### Supplied data

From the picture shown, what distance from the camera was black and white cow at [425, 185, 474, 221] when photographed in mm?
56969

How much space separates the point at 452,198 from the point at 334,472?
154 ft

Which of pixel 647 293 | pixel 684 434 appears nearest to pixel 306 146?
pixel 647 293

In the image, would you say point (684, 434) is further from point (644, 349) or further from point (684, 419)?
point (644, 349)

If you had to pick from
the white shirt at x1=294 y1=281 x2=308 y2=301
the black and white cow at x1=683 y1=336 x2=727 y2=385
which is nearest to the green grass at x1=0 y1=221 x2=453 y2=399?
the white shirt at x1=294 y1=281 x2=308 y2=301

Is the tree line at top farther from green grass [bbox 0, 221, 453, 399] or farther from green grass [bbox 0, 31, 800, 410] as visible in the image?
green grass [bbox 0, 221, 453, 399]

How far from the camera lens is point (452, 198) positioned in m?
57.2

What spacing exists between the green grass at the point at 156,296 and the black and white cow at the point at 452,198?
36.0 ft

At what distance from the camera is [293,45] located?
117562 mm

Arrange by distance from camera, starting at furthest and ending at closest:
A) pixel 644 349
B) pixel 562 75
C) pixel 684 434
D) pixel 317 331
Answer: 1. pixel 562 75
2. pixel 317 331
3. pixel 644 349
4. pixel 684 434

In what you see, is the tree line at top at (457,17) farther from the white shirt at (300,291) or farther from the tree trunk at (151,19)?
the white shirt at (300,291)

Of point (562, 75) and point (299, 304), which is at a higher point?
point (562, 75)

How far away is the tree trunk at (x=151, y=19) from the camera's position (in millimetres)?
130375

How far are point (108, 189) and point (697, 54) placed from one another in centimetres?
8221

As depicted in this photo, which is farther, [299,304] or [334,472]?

######
### Supplied data

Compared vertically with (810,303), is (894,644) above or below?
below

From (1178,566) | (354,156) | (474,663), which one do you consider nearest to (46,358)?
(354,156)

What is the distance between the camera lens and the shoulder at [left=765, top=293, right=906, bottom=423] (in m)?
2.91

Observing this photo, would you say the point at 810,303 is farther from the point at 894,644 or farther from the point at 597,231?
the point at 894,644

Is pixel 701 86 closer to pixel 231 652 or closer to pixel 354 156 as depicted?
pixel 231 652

######
### Supplied data

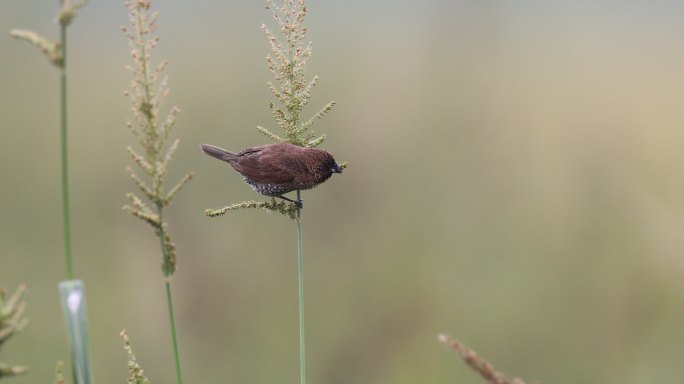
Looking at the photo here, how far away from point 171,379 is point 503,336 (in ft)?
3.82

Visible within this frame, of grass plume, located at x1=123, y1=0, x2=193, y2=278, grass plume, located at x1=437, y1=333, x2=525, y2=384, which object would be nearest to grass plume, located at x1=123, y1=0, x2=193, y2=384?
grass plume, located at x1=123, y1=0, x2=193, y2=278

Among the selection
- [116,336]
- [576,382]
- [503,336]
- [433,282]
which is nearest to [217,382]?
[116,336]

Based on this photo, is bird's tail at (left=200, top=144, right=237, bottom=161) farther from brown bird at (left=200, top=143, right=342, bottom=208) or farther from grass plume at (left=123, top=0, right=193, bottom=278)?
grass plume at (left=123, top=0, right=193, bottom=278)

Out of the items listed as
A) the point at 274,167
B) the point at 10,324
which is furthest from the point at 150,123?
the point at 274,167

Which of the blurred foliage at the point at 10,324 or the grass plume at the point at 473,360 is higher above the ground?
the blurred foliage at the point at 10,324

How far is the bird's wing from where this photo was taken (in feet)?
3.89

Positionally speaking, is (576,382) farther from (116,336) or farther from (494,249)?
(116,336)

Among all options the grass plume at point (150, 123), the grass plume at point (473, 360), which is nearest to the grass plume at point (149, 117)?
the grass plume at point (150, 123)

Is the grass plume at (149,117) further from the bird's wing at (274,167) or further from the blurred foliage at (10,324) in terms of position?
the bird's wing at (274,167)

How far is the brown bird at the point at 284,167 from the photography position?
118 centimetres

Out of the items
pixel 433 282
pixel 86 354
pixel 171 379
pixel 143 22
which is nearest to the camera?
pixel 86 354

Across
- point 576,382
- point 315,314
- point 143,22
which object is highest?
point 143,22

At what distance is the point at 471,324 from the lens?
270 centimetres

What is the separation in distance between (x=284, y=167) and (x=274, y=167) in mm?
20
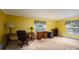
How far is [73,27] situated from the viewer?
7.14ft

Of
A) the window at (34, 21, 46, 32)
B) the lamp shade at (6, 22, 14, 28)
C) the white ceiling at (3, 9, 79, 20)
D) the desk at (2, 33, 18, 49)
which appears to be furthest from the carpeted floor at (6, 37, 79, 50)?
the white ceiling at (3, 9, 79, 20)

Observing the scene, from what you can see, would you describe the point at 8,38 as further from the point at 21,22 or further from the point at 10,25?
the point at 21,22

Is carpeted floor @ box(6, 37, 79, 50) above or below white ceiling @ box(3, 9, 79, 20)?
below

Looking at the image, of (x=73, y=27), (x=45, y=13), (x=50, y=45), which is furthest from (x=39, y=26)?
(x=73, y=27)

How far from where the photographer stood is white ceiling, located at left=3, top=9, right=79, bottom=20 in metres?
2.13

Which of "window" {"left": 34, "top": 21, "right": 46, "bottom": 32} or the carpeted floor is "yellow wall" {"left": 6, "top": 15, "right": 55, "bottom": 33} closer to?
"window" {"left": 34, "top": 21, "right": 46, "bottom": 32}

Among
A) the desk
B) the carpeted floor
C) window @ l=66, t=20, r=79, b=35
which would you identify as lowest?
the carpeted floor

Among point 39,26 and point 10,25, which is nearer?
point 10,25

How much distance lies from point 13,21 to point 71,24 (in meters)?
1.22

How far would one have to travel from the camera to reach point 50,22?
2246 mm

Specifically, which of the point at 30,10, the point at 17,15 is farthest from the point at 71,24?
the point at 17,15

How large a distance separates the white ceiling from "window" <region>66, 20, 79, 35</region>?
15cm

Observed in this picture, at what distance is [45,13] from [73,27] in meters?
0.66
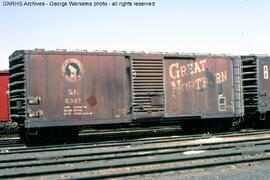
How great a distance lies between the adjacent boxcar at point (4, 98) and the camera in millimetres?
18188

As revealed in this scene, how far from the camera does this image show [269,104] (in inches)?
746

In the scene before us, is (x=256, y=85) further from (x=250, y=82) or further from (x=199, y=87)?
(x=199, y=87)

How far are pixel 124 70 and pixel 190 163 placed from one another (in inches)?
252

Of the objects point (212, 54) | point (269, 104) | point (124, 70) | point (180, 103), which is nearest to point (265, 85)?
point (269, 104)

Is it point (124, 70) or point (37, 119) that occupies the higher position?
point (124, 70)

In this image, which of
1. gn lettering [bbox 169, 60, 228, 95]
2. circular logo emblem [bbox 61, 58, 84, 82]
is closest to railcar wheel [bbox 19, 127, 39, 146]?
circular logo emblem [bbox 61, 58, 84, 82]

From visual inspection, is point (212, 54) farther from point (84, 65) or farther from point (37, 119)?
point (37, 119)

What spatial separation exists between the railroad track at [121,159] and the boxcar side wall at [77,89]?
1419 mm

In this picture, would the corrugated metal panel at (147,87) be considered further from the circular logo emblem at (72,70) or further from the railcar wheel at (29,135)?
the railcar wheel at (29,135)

######

Recast the part of the listing that opens with the line containing "Arrange by distance" and closes with the line containing "4. pixel 684 434" as a numbered list, omitting any blank lines.

Task answer:
1. Arrange by distance from camera, starting at furthest and ending at closest:
2. A) pixel 644 349
3. B) pixel 562 75
4. C) pixel 684 434
5. D) pixel 317 331
6. Answer: 1. pixel 562 75
7. 2. pixel 317 331
8. 3. pixel 644 349
9. 4. pixel 684 434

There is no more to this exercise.